I did not directly use git to do the checkout. On windows, I downloaded the code from here: https://www.coin-or.org/download/source/SYMPHONY/SYMPHONY-5.6.17.zip. On linux, I used the coinbrew utility to request/download version 5.6.17. I will pull the code directly from git - release/5.6.17 (commit f917d42) and compare that to the code in our build environment.

Nov 23 '20 23:11 BMagan01

I want to make sure it's clear that SYMPHONY utilizes a number of other COIN-OR projects as dependencies and you an mix and match versions of those within the same stable series. SYMPHONY 5.6.17 is a fixed version, but it can work with any Clp in the 1.17 series. What seems to come with the ZIP file above is 1.17.0, but I was testing with the latest release 1.17.6, which I think is what you should get by default if you just use coinbrew as

coinbrew fetch [email protected]

To see what you're really using, you would need to go into each dependent project and do git branch. Here's a quick bash script to do the check:

for i in *; do if [ -e $i/configure ]; then echo "Project: $i" ; cd $i; git branch; cd -; fi; done

You can post the output if you want me to check it. For at least the Windows build, it seems you are not using the latest Clp release, so the first thing to try is to upgrade that to 1.17.6. Make sure you are on 1.17.6 in Linux as well.

Nov 24 '20 14:11 tkralphs

Thanks for the response, In our linux build environment, running the above bash script returns this:

Project: Cgl

(no branch) /home/centos/coinbrew Project: Clp
(no branch) /home/centos/coinbrew Project: cmake-3.8.2
master /home/centos/coinbrew Project: CoinUtils
(no branch) /home/centos/coinbrew Project: Osi
(no branch) /home/centos/coinbrew Project: SYMPHONY
(no branch) /home/centos/coinbrew

When I pulled the latest code using coinbrew, the command I used was coinbrew fetch SYMPHONY:releases/5.6.17 --no-prompt. Is it correct to assume that this will do the same thing as the above command (coinbrew fetch [email protected]). I ran coinbrew fetch [email protected] - it did not fetch anything and the script returned the same result as above.

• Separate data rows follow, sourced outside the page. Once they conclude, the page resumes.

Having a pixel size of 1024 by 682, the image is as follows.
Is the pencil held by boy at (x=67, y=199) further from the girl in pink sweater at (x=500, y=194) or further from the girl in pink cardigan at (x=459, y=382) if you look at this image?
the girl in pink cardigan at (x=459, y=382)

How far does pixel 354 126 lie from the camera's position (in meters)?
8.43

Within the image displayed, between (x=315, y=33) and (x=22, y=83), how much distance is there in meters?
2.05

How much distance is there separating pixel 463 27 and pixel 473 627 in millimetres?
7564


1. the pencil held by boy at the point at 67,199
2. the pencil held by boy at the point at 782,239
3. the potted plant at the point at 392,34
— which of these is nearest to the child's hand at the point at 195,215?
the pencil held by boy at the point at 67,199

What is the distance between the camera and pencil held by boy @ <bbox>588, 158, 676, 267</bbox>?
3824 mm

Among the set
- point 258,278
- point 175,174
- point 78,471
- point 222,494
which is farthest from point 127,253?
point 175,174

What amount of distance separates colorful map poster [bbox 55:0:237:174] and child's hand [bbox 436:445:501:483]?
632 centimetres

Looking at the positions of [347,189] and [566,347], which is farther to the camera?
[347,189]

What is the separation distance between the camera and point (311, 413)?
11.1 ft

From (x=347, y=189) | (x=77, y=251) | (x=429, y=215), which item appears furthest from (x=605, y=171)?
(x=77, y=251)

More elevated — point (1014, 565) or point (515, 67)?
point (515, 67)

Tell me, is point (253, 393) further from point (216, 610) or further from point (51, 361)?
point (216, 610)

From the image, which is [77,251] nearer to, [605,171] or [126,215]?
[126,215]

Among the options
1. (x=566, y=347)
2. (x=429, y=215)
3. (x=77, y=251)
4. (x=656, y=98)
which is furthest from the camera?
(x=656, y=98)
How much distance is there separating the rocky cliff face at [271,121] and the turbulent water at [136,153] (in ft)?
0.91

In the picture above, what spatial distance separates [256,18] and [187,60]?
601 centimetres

Running git show from the Clp folder returns this:

commit 756ddd3ed813eb1fa8b2d1b4fe813e6a4d7aa1eb Author: Stefan Vigerske [email protected] Date: Sat Apr 11 15:51:55 2020 +0000

creating Clp/releases/1.17.6 from Clp/stable/1.17 (rev 2700)

git show under the SYMPHONY folder returns this:

commit f917d42e6655a82ea4e9290aa7d41b0f60a91f20 Author: Ted Ralphs [email protected] Date: Sun Feb 24 15:00:47 2019 +0000

creating SYMPHONY/releases/5.6.17 from SYMPHONY/stable/5.6 (rev 2733)

I have not done a comparison between the windows and linux code in our builds. I will do that and also build using 1.17.6 on windows.

Nov 24 '20 23:11 BMagan01

OK, so you are using 1.17.6 on Linux. Hmm, that is strange, since I can't replicate what you're seeing. What distro and compiler are you using? If we can isolate the behavior down to something replicable in stand-alone Clp, it would help. There are some debugging routines that dump the current LP relaxation to file. Ideally, you would simply dump the current LP to disk once you observe this behavior you're describing and we could see whether we can replicate the behavior outside of SYMPHONY. If it's possible, could you call Clp's writeLP() function to dump the current LP upon some trigger that indicates it is exhibiting bad behavior?

Nov 25 '20 02:11 tkralphs

Our distro and compiler are as follows: CentOS Linux release 7.4.1708 (Core)

gcc.x86_64 4.8.5-39.el7 @base gcc-c++.x86_64 4.8.5-39.el7 @base gcc-gfortran.x86_64 4.8.5-39.el7 @base

I have not yet done any additional code comparisons (as mentioned above). When I do that, I will also call Clp's writeLP() at an appropriate time.

Nov 25 '20 20:11 BMagan01

The files in the attached .zip file are created in ClpSimplexPrimal.cpp inside this if block:

if ((sumInfeasibility > 1.0e7 && sumInfeasibility > 100.0 * lastSumInfeasibility
	&& factorization_->pivotTolerance() < 0.11)
	|| (largestPrimalError_ > 1.0e10 && largestDualError_ > 1.0e10)) {

Inside that block when if (largestPrimalError_ > 1.0e10 && largestDualError_ > 1.0e10), the files are generated using writeLp().

The format of the file names is largestPrimalError_YYYY-MM-DD_h_m_s_<numberIterations_>_.lp. The test was run with sym_int_TM_max_active_nodes=1. This file will generate for each of the 1,000 iterations. In the attached .zip file, files for the first 6 iterations are included. I believe they all of these files are identical.

primal2.zip

Nov 30 '20 16:11 BMagan01